TASK DIRECTIONS: Produce a word-for-word copy of the listing below without its pictures.

RAW RECORDS:
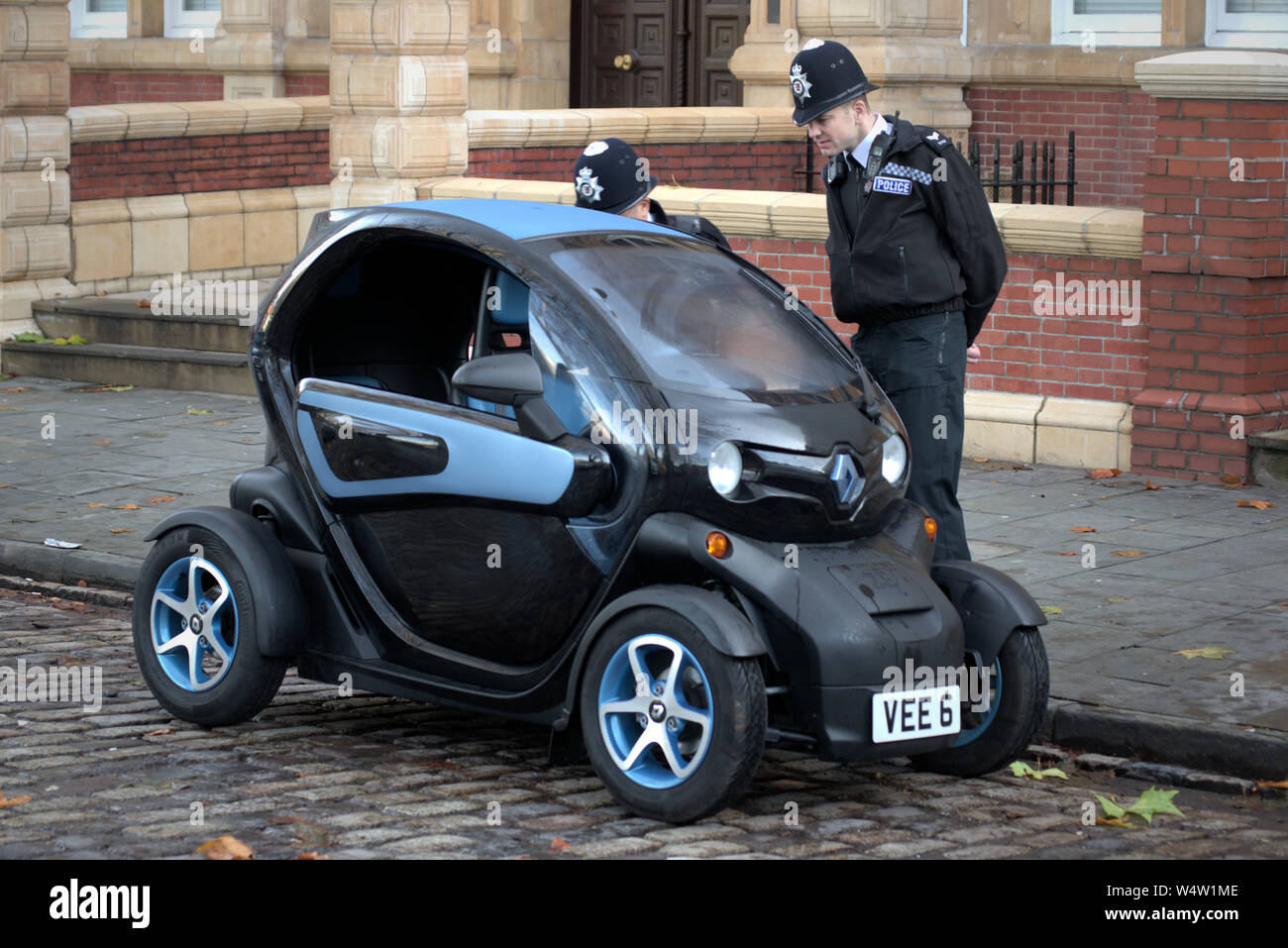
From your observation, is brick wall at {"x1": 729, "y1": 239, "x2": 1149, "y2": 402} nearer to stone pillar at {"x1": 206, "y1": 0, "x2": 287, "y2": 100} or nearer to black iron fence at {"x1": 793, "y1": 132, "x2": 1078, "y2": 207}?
black iron fence at {"x1": 793, "y1": 132, "x2": 1078, "y2": 207}

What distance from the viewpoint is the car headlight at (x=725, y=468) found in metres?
5.71

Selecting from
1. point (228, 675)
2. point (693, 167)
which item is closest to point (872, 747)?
point (228, 675)

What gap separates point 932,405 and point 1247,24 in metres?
11.0

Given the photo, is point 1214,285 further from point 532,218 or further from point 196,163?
point 196,163

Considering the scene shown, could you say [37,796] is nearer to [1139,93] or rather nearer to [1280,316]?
[1280,316]

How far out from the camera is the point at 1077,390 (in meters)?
11.4

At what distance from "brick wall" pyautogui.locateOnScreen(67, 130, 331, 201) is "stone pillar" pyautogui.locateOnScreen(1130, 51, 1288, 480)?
8318 millimetres

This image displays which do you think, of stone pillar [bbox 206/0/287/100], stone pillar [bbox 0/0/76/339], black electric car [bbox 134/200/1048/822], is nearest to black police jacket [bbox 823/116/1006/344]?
black electric car [bbox 134/200/1048/822]

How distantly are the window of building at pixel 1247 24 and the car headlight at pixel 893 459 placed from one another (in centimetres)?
1151

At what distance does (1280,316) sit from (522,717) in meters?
6.14

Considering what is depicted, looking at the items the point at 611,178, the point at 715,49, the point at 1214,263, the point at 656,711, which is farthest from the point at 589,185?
the point at 715,49

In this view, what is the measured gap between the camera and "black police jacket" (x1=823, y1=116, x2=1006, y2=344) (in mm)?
6930

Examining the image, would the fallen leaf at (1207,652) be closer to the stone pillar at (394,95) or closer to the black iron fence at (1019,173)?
the black iron fence at (1019,173)

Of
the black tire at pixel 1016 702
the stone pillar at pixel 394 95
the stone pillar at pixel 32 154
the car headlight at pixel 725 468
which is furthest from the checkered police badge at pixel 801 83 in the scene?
the stone pillar at pixel 32 154
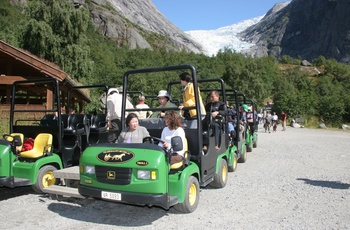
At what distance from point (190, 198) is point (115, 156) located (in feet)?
4.76

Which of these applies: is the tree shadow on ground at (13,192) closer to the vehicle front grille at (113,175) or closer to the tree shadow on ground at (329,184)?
the vehicle front grille at (113,175)

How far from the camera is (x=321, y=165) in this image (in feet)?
32.9

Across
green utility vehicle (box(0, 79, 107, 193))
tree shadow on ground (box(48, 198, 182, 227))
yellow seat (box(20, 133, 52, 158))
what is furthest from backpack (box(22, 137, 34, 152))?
tree shadow on ground (box(48, 198, 182, 227))

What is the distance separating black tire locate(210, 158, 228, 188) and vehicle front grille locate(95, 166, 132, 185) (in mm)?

EXERCISE SOLUTION:
From your observation, is brick wall at {"x1": 729, "y1": 239, "x2": 1149, "y2": 402} nearer to stone pillar at {"x1": 206, "y1": 0, "x2": 287, "y2": 100} or nearer to black iron fence at {"x1": 793, "y1": 132, "x2": 1078, "y2": 207}?
black iron fence at {"x1": 793, "y1": 132, "x2": 1078, "y2": 207}

What distance from the viewpoint is the car headlight at (x=725, y=468) found in metres?
5.71

Selecting from
1. point (228, 675)
2. point (693, 167)
which item is closest to point (872, 747)?
point (228, 675)

What gap separates point 932,405 and point 1247,24 in metres?
11.0

Given the photo, is point 1214,285 further from point 532,218 or further from point 196,163?
point 196,163

Considering the scene shown, could you say [37,796] is nearer to [1139,93] or rather nearer to [1280,316]?
[1280,316]

How far out from the camera is the point at 1077,390 (in meters)?
11.4

At what distance from "brick wall" pyautogui.locateOnScreen(67, 130, 331, 201) is "stone pillar" pyautogui.locateOnScreen(1130, 51, 1288, 480)?
8318 millimetres

This image displays which do you think, of stone pillar [bbox 206/0/287/100], stone pillar [bbox 0/0/76/339], black electric car [bbox 134/200/1048/822], is nearest to black police jacket [bbox 823/116/1006/344]?
black electric car [bbox 134/200/1048/822]

How distantly are the window of building at pixel 1247 24 and the car headlight at pixel 893 459 placed from one another (in centimetres)?
1151

At what distance does (1280,316) sit from (522,717) in meters?
6.14

Considering what is depicted, looking at the items the point at 611,178, the point at 715,49, the point at 1214,263, the point at 656,711, which is farthest from the point at 589,185?
the point at 715,49

In this view, what is the measured gap between the camera and "black police jacket" (x1=823, y1=116, x2=1006, y2=344) (in mm)?
6930

Examining the image, would the fallen leaf at (1207,652) be closer to the stone pillar at (394,95) or closer to the black iron fence at (1019,173)?
the black iron fence at (1019,173)

Of
the black tire at pixel 1016 702
the stone pillar at pixel 394 95
the stone pillar at pixel 32 154
the car headlight at pixel 725 468
which is furthest from the checkered police badge at pixel 801 83 in the scene?
the stone pillar at pixel 32 154
At what distance from point (190, 198) is point (115, 156) located (in feet)?
4.76

Which of these applies: is the tree shadow on ground at (13,192) closer to the vehicle front grille at (113,175) or closer to the tree shadow on ground at (329,184)?
the vehicle front grille at (113,175)

How far from the camera is (x=321, y=165) in this image (in feet)?
32.9

Across
green utility vehicle (box(0, 79, 107, 193))
tree shadow on ground (box(48, 198, 182, 227))
yellow seat (box(20, 133, 52, 158))
what is furthest from backpack (box(22, 137, 34, 152))?
tree shadow on ground (box(48, 198, 182, 227))

What is the distance separating black tire locate(210, 158, 228, 188) and vehicle front grille locate(95, 166, 132, 185) (in mm)?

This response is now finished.